A while back, I wrote a factual article about the possibility that some crook employers may sell the personal information of their own employees to make an extra buck. Although this is a low risk that would present itself in any corporate security and privacy risk assessment, I wrote that particular article based on a reported piece of news of one such case in which the employer, for whatever reason, sold the personal information of its own company employees. Soon after the publication of my factual article, a blogger made a comment about backing my article with facts, evidence and reported news. So I updated my article to add the piece of the news based on which I had originally drafted the factual article as evidence. The point I want to make is not only in this case I had identified the possibility of such scenario (risk identification), I also had evidence (reported news) that my described risk (employer selling employee information) can actually occur and has occurred. But, we don’t always need to have concrete evidence to prove that identified risks in our assessments and articles are possibilities that can and will actually occur in real life. Why? Because that would be identifying risks after the fact. Companies perform risk assessments to foresee what challenges, threats and impact they might face in the future so that they can prepare for those scenarios by identifying where they might be most vulnerable. It’s OK to develop one’s risk assessment objectively and write a factual article based on professional judgment and occurred events, but most sophisticated risk managers must subjectively foresee the future risks even if they have not yet occurred.
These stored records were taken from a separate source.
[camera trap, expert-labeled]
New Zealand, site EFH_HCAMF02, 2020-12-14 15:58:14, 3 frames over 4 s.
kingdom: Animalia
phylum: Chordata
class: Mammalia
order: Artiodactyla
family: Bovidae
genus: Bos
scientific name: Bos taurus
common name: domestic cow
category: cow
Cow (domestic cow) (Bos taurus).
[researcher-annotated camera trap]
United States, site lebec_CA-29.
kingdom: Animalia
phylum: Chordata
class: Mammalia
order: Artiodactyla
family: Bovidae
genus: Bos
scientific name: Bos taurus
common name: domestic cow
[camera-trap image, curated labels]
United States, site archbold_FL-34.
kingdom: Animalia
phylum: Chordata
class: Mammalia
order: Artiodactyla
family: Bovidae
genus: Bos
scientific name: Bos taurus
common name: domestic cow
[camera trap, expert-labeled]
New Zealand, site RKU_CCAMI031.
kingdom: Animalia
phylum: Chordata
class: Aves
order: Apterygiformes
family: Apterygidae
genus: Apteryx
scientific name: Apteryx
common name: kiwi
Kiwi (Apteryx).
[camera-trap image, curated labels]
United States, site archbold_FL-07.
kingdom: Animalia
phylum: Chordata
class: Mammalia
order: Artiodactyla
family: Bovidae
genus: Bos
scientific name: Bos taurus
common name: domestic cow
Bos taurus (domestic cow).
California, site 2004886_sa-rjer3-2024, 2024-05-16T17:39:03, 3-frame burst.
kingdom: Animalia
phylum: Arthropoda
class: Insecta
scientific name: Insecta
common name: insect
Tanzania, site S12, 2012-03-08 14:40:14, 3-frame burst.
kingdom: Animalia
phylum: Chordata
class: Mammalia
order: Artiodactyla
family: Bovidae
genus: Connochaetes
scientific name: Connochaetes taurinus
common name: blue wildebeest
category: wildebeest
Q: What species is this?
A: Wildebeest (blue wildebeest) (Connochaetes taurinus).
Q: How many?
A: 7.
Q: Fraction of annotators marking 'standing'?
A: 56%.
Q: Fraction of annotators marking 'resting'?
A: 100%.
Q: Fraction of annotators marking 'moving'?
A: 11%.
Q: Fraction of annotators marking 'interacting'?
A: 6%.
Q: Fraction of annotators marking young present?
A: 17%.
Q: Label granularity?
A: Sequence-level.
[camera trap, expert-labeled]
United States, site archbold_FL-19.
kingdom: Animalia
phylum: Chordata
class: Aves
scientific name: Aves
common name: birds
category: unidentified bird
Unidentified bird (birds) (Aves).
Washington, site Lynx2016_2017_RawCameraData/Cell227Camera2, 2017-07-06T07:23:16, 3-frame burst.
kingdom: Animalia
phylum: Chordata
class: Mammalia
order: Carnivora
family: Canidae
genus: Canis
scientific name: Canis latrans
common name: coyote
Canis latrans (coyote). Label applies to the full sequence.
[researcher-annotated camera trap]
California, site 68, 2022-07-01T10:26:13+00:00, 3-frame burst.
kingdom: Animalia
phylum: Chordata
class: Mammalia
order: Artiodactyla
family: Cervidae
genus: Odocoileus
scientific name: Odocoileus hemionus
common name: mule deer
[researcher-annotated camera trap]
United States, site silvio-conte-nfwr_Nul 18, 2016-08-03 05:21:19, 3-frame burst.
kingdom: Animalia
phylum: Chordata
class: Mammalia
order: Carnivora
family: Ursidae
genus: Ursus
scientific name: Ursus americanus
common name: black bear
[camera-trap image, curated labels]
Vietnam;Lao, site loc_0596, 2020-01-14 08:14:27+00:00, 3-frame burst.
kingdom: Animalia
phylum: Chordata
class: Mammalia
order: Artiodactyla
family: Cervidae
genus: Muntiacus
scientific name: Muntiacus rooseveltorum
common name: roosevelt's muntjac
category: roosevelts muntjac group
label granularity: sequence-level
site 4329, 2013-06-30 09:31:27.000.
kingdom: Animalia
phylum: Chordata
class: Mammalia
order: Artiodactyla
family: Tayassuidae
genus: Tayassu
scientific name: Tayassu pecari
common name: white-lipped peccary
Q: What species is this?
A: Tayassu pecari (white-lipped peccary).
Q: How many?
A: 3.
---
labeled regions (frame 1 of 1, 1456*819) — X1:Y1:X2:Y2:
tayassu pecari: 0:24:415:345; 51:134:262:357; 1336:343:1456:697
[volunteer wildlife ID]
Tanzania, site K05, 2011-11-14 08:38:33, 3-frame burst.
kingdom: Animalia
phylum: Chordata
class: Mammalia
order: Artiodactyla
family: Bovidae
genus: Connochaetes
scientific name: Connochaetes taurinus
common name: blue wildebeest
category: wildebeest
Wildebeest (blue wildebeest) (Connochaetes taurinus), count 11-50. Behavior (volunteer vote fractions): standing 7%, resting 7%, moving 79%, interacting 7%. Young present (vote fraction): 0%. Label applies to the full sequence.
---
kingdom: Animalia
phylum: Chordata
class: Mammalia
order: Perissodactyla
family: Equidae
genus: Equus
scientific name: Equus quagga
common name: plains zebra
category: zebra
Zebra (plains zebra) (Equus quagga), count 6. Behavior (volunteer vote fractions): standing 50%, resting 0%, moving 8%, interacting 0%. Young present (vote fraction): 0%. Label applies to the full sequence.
Consider for a minute the events of the September 11, 2001 attacks also known as 9/11, which consisted of a series of coordinated terrorist and suicide attacks upon the United States of America. Is this something that had occurred in the past? No. Should have the building owners or the insurance companies foreseen and identified those events in their risk assessments to protect their assets? Yes. I admit that risks cannot always be foreseen as exactly as they might occur, however, astute risk managers should be able to predict certain threatening events to protect their companies and assets. When performing a risk assessment for the protection of a building like the World Trade Center, all risk scenarios must be considered. For example, flood, power outage, shattered windows, non-operational emergency exit doors, earthquake, and even building collapse of various levels might be considered. Having said that, a collapse can be caused by a bomb placed inside the building, missile attack, or a suicide plane. If we fail to identify the various possibilities of building collapse due to external threats in our risk assessment because such event has not occurred or been reported in the past, then our risk assessment is not complete and when such event occurs, we might lose billions because the event wasn’t identified as a risk and was excluded from the insurance contract.
The same example can be applied to the possibility of employers selling the personal information of their own company employees. Any time and in any corporate environment, we make a decision to grant access to certain people and certain confidential information, we take a risk that those people with privileged access may at some point abuse their access privileges and sell the valuable information in the marketplace. Even though, there may not be a reported news about an employer selling its clients’ information, the fact that anyone with privileged access can abuse his or her access is a possibility, whether it’s the president of the company or the secretary who has been granted similar access rights by the boss. Personal information trade is very lucrative business and last time I checked, you can acquire a social security number online for $35 to $45 US dollars among other personal information like personal cell phone logs and more.
In conclusion, we must see risks for what they are and what they might be in the future in order to protect the companies we work for and our own assets. Some risks are known facts and others just happen to be future threat possibilities based on changes in the social environment, corporate culture, global conflicts, and technology. All of the identified threats have to be carefully assessed for their occurrence probability, impact, and potential safeguards. We may choose not to protect ourselves against some of the threats, but at least we have to acknowledge their possibility of occurrence and selectively decide to ignore them based on educated risk assessment.